* BEGIN EXTRACT PROVIDED *

Color your darkest dark object first.
For Nevermore Manor, I started with the big raven tree in the front yard. Then I colored the deep, dark windows, then the iron fence rails.
What we’re doing is called “Establishing Your Darks” and it’s an old artist’s trick. By coloring the darkest things in the image first, we’re setting up the dark end of our value scale.
Once you decide what black looks like, you tend not to over-kill the shade on things that are dark-ish but not actually black.
Establishing your darks early in the project is like an insurance policy.
Without an established black, you’ll find everything ends up getting shaded with a touch of black. Too much black looks bad!
Pssstttt…
I’ve got a little secret.
There’s something special about my darks here in the Nevermore Manor project. You’ll see the same trick in ALL my projects…
The tree, the windows, and all the birds look black…
But they’re actually N8.
N8 is definitely not black but it looks like it, eh?
The problem with black stuff is how do you shade something that’s already black? Do you have a magical pencil or paint in your art stash that’s blacker than black? I certainly don’t.

* END EXTRACT PROVIDED *

[OBJECTIVES]:
(1) In the passage on establishing darks, reproduce the stretch from "For Nevermore Manor, I" through "black looks bad!".
(2) Answer these from the passage on establishing darks:
(a) What was colored first for Nevermore Manor?
(b) What name is given to the old artist's trick of coloring the darkest things first?
(c) What are the tree, windows, and birds actually colored with, even though they look black?

* BEGIN DATASET *

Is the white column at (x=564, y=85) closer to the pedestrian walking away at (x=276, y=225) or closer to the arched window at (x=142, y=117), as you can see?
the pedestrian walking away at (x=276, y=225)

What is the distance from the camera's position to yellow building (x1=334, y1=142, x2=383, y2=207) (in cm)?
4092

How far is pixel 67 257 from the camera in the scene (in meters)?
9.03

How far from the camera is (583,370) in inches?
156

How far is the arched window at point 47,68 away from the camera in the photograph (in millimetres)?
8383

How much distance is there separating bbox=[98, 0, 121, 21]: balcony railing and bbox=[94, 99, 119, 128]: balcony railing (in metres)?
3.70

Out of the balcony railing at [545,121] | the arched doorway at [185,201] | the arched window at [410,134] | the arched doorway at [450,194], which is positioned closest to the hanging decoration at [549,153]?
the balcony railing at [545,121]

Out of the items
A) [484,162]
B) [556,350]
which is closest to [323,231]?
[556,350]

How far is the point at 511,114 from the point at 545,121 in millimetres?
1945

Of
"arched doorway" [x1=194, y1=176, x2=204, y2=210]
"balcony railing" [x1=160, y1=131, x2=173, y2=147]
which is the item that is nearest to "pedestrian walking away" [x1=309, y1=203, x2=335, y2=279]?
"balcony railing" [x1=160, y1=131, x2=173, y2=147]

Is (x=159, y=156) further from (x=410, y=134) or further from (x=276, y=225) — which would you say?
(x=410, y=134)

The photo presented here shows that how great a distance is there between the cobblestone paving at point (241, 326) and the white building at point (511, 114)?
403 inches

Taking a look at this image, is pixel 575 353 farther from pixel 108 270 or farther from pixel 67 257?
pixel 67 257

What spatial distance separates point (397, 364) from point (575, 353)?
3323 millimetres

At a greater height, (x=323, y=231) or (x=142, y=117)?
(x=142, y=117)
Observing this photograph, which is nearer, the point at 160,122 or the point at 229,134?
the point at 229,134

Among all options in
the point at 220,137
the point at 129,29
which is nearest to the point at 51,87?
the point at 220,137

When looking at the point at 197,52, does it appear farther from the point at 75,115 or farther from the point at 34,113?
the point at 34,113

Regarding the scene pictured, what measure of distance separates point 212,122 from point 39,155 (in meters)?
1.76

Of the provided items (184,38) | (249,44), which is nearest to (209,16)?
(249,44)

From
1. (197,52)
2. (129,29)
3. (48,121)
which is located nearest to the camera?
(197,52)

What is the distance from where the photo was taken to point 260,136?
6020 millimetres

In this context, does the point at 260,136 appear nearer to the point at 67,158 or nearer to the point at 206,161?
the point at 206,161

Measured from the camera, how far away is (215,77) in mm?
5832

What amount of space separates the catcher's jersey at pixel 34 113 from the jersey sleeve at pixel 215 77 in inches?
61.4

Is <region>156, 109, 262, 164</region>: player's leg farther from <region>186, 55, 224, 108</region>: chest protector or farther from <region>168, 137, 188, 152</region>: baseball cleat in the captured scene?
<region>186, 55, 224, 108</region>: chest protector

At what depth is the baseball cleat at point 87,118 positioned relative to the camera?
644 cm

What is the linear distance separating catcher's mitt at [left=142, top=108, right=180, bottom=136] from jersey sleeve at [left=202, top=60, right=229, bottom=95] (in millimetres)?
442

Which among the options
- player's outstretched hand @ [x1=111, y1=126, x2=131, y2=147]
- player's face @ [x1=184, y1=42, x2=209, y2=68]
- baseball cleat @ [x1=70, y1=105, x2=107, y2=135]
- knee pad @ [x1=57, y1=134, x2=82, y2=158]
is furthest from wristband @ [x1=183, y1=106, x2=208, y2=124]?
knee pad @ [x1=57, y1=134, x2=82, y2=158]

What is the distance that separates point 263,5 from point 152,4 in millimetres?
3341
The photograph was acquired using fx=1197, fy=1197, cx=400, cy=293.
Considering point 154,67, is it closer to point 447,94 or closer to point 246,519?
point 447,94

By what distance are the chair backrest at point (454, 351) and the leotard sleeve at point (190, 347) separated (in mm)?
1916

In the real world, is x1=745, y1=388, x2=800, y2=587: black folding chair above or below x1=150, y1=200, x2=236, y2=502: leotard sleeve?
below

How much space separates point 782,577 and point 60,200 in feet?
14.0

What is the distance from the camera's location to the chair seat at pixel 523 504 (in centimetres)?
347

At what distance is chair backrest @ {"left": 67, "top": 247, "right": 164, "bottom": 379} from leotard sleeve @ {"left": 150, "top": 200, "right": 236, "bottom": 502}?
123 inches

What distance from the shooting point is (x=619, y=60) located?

* END DATASET *

[ANSWERS TO THE EXERCISE]:
(1)
For Nevermore Manor, I started with the big raven tree in the front yard. Then I colored the deep, dark windows, then the iron fence rails.
What we’re doing is called “Establishing Your Darks” and it’s an old artist’s trick. By coloring the darkest things in the image first, we’re setting up the dark end of our value scale.
Once you decide what black looks like, you tend not to over-kill the shade on things that are dark-ish but not actually black.
Establishing your darks early in the project is like an insurance policy.
Without an established black, you’ll find everything ends up getting shaded with a touch of black. Too much black looks bad!

(2)
(a) The big raven tree in the front yard.
(b) "Establishing Your Darks."
(c) N8.